Quantum codes from a new construction of self-orthogonal algebraic geometry codes
Fernando Hernando, Gary McGuire, Francisco Monserrat, Julio José Moyano-Fernández
TL;DR
This work develops a broad, unified method to construct quantum stabilizer codes from self-orthogonal algebraic geometry codes by exploiting a general divisor-theoretic framework. A key result (Theorem 2) expresses the dual of a one-point AG code in terms of a shifted divisor that involves a nonzero divisor $M$ and a derivative-based divisor $f_A$, enabling self-orthogonality for many curve families beyond Castle curves. The paper introduces explicit families of curves, including $A_{n,q,\\ell}$, $B_{q,G}$, and $C_{q,\\ell}$ (and their variants), derives tractable bounds for self-orthogonality under Euclidean and Hermitian inner products, and provides concrete quantum-code parameters that often violate the Gilbert–Varshamov bound.
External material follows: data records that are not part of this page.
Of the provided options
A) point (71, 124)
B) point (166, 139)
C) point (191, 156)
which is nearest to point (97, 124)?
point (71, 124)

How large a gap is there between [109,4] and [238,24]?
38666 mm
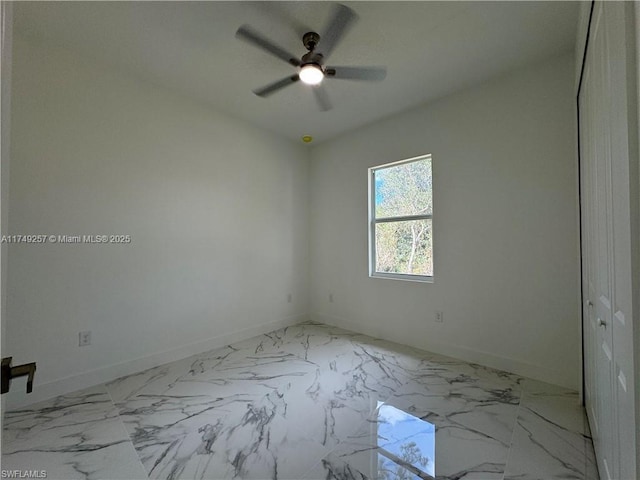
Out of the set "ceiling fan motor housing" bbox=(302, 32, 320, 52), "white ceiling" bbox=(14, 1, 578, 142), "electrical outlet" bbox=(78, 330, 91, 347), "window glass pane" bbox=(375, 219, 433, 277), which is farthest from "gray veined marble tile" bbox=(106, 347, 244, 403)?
"ceiling fan motor housing" bbox=(302, 32, 320, 52)

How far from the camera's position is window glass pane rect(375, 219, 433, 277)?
10.4 feet

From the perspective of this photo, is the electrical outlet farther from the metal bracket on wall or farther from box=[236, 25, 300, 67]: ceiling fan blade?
box=[236, 25, 300, 67]: ceiling fan blade

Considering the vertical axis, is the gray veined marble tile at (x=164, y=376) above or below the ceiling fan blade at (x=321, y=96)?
below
By demonstrating GV-exceeding quantum codes from a wide set of curves (with nonzero $M$ in many cases), the work significantly broadens the pool of usable AG codes for quantum error correction and highlights new pathways for code optimization in quantum information processing.
Abstract
We present new quantum codes with good parameters which are constructed from self-orthogonal algebraic geometry codes. Our method permits a wide class of curves to be used in the formation of these codes, which greatly extends the class of a previous paper due to Munuera, Tenório and Torres. These results demonstrate that there is a lot more scope for constructing self-orthogonal AG codes than was previously known.